Non, ça ne m'a pas manqué. Parce que le dernier, c'était en 2019 à Danang, au Vietnam, et on venait de passer trois ans de sprint parce qu'on organisait trois raids par an. Les filles étaient tout feu tout flamme, elles étaient comme des folles. D'ailleurs, au Vietnam, j'avais dit qu'il fallait que j'arrête parce que je n'en pouvais plus et qu'on allait mourir (sic). Et puis Covid. On s'est reposé ! La deuxième année, on s'est dit que c'était trop. Et puis on s'est relancés, donc on est contents. On était un peu rouillés, les réflexes étaient un peu émoussés, mais l'urgence nous a remis directement dans le bain.
" L'après-raid ? On atterrit, mais c'est doux, c'est cool"
Racontez-nous. A quoi ressemble une journée type sur ce raid en amazone, qui a choisi deux fois le Sri Lanka pour son grand retour ?
Le matin, c'est le sport. Je donne le départ au lever du soleil pour éviter les grosses chaleurs. On croise les enfants qui vont à l'école en uniforme, avec la grande sœur qui pédale et les petits frères sur le guidon ou le porte-bagages. Les journées sont bien remplies ! Ils sont réveillés à quatre heures du matin, déjeunent rapidement à l'hôtel et partent à 14 heures pour l'activité de l'après-midi. Ils reviennent à 18 heures et ont le temps de prendre une douche rapide et de se reposer un quart d'heure avant le briefing de 19 heures et l'apéritif, parce qu'on finit par boire, il n'y a pas de raison (rires). Ensuite, il y a le dîner et ensuite j'ai un DJ qui s'occupe de l'ambiance. Ensuite, les filles peuvent faire ce qu'elles veulent, car elles savent qu'elles devront se lever tôt le lendemain.
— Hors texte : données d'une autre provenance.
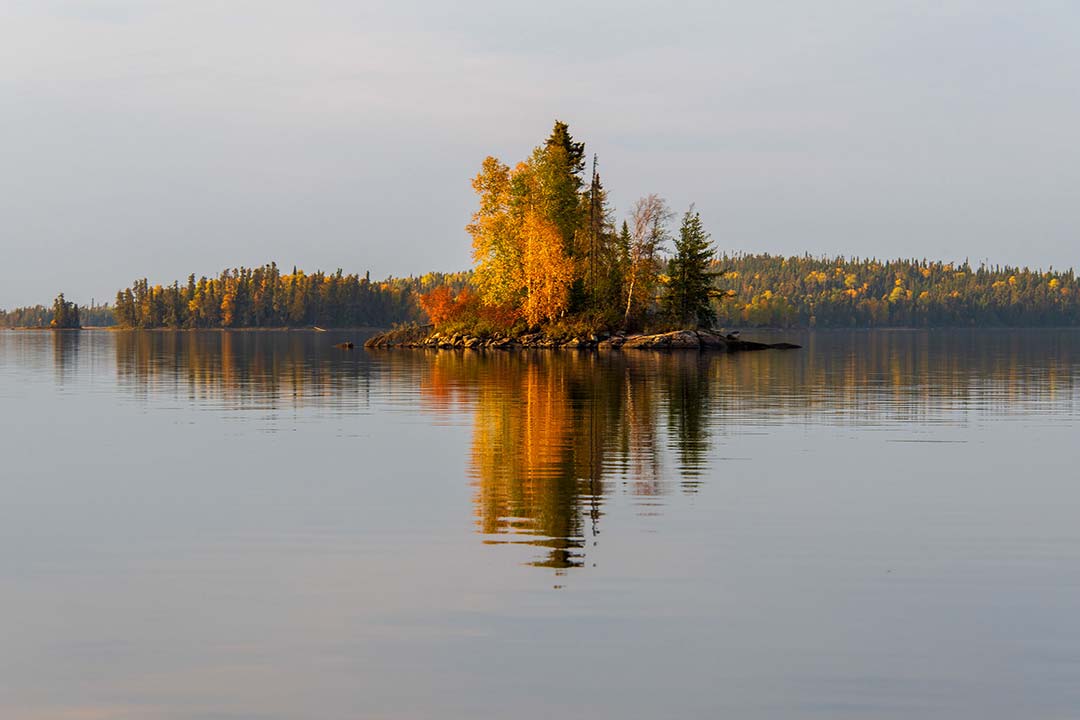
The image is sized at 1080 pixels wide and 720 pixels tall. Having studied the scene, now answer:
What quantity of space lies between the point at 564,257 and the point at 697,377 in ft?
181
Quelles nouveautés avez-vous réservées aux concurrentes cette année ?
J'ai ajouté la chasse au trésor le jour 4. Cela leur permet de souffler un peu et de se reposer, car elles se donnent à fond et ne sont pas très bien préparées pour cela. S'ils veulent gagner des points ce jour-là, ils devraient étudier un guide touristique pour en apprendre un peu plus sur la destination. Sinon, ils se font distancer le jour de la chasse au trésor. Au final, on se retrouve avec trois ou quatre grands groupes d'équipes qui se réunissent, parce que sinon ça devient trop compliqué, et qui ont chacun un roadbook extrêmement ludique. Malgré tout, il faut un vernis culturel pour pouvoir répondre. Si les filles ne l'ont pas, elles se tournent vers la population pour essayer de trouver les réponses. Elles ont toute la journée, rendent leur travail et le raid continue pour deux autres jours d'épreuves sportives et d'activités l'après-midi, visant à rencontrer des gens et à découvrir les activités locales. Comme le Sri Lanka, le sport national, a été champion du monde de cricket, ils joueront au cricket dans un stade avec de bons joueurs comme entraîneurs et apprendront beaucoup. Ils apprendront également à préparer certains plats locaux qu'ils pourront ensuite cuisiner chez eux. Je les emmènerai aussi faire un safari pour découvrir les éléphants.
Pour vous aussi, la fin du raid en Amazonie doit laisser un sacré vide après chaque session ?
Oui, ça tombe d'un coup, mais on se sent bien. Nous avons vécu un top. Nous avons livré ce pour quoi nous avons travaillé pendant un an. On sait qu'on a été utiles, on se pose, mais c'est doux, c'est cool. Nous allons bien, c'est vraiment le mot.
Vous trouverez la première partie de l'interview d'Alexandre Debanne ici.